Efficient Distortion-Minimized Layerwise Pruning

Abstract

In this paper, we propose a post-training pruning framework that jointly optimizes layerwise pruning to minimize model output distortion. Through theoretical and empirical analysis, we discover an important additivity property of output distortion from pruning weights/channels in DNNs. Leveraging this property, we reformulate pruning optimization as a combinatorial problem and solve it with dynamic programming, achieving linear time complexity and making the algorithm very fast on CPUs.
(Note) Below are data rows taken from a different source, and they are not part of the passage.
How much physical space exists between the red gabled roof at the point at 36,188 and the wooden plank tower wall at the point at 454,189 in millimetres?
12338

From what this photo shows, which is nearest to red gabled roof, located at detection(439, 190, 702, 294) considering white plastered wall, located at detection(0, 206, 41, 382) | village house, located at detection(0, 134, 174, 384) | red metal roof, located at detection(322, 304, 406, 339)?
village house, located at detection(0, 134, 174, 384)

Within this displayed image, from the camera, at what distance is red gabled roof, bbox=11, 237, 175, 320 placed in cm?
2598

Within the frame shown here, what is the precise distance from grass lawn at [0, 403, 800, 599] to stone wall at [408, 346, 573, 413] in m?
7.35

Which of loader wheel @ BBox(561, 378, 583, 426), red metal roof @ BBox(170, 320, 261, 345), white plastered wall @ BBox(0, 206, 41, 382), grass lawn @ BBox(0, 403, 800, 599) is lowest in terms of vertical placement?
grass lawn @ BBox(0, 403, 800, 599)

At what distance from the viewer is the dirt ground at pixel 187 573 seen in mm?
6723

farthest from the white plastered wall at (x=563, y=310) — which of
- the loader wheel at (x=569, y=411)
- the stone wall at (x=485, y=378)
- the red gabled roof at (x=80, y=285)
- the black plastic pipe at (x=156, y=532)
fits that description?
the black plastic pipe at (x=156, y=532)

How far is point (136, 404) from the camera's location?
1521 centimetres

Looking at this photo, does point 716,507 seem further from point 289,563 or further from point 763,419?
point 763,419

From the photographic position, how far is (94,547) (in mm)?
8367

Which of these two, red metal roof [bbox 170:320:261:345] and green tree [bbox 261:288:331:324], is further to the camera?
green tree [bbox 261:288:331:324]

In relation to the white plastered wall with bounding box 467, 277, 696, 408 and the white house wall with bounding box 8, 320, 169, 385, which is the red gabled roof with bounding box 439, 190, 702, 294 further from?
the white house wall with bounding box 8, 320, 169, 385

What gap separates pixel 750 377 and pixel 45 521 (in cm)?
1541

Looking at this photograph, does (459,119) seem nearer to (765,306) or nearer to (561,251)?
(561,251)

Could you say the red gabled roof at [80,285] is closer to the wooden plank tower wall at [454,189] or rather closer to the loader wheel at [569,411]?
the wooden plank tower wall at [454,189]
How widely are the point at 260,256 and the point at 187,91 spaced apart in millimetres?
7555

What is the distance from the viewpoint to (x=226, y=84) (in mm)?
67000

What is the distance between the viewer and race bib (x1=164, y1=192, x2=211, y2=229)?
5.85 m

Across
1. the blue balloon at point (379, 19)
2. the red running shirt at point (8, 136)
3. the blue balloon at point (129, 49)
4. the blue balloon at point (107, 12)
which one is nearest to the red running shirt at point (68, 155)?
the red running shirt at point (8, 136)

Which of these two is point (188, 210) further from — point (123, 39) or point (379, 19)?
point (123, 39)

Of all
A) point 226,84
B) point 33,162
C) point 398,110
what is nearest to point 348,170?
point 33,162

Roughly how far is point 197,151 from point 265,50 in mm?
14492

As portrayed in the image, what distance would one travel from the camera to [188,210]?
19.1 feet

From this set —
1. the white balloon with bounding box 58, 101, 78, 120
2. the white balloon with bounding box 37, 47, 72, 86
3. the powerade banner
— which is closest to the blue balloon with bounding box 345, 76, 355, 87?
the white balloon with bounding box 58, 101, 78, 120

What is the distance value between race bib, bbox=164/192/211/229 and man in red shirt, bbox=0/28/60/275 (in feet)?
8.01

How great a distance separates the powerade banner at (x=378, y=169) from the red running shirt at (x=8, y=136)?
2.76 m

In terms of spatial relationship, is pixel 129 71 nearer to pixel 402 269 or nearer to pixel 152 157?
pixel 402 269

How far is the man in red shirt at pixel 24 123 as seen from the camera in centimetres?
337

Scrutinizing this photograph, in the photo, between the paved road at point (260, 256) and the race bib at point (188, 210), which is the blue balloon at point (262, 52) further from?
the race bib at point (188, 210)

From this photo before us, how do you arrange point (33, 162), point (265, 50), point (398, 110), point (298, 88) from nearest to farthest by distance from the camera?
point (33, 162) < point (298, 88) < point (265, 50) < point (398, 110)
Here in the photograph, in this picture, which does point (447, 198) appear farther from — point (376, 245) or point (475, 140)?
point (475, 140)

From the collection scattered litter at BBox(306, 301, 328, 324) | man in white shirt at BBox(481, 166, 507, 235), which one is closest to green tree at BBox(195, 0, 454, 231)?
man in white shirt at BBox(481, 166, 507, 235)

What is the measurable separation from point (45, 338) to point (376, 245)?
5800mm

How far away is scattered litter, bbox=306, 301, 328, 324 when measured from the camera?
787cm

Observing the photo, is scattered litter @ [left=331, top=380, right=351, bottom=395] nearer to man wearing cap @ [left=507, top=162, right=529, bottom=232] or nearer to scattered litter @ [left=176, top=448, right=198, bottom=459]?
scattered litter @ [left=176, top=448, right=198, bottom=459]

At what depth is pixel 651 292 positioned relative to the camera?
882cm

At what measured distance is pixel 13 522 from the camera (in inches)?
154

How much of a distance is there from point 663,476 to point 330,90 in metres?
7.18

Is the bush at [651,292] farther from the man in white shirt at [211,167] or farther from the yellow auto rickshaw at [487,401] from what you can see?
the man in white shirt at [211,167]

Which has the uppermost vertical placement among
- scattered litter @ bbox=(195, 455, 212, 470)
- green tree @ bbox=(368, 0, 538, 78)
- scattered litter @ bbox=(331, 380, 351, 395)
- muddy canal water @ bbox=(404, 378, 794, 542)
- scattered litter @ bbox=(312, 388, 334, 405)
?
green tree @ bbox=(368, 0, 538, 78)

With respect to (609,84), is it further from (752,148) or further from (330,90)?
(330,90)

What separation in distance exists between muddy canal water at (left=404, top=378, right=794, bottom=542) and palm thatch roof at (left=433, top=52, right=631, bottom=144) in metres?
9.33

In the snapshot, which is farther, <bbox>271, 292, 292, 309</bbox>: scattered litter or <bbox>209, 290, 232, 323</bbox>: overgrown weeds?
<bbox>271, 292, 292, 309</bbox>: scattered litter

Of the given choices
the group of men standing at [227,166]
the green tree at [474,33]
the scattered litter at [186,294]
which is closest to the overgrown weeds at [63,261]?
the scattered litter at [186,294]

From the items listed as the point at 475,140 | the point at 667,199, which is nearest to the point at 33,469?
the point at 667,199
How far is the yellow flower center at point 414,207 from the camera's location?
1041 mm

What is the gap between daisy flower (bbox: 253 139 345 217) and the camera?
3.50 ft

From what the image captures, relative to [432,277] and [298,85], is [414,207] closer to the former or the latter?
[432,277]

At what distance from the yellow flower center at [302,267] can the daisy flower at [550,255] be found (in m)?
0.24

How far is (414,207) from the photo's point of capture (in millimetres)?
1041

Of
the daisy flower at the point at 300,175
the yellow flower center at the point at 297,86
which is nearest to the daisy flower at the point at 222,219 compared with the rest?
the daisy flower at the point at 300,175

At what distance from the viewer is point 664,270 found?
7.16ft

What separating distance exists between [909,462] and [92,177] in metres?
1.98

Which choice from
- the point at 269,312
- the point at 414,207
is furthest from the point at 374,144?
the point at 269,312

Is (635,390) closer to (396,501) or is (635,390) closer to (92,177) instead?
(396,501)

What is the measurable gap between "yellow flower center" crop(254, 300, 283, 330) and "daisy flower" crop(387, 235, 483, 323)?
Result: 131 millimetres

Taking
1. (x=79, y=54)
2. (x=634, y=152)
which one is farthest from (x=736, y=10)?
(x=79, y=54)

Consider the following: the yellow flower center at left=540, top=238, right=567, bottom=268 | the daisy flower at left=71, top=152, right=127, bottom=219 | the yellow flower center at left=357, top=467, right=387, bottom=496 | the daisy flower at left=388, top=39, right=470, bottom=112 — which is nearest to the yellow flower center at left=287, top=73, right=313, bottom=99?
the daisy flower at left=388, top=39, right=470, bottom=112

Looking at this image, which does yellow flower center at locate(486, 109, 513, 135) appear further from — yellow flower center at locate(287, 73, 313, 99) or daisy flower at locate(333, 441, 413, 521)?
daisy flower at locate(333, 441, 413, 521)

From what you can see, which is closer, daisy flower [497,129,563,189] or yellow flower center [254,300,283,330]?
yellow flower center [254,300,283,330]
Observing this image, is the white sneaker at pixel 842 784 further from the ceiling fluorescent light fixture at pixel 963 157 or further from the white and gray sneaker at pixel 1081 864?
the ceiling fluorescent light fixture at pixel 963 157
Furthermore, we optimize additivity-derived distortions using Hessian-based Taylor approximation to enhance pruning efficiency, accompanied by fine-grained complexity reduction techniques. Our method is evaluated on various DNN architectures, including CNNs, ViTs, and object detectors, and on vision tasks such as image classification on CIFAR-10 and ImageNet, and 3D object detection and various datasets. We achieve SoTA with significant FLOPs reductions without accuracy loss. Specifically, on CIFAR-10, we achieve up to $27.9\times$, $29.2\times$, and $14.9\times$ FLOPs reductions on ResNet-32, VGG-16, and DenseNet-121, respectively. On ImageNet, we observe no accuracy loss with $1.69\times$ and $2\times$ FLOPs reductions on ResNet-50 and DeiT-Base, respectively. For 3D object detection, we achieve $\mathbf {3.89}\times, \mathbf {3.72}\times$ FLOPs reductions on CenterPoint and PVRCNN models. These results demonstrate the effectiveness and practicality of our approach for improving model performance through layer-adaptive weight pruning.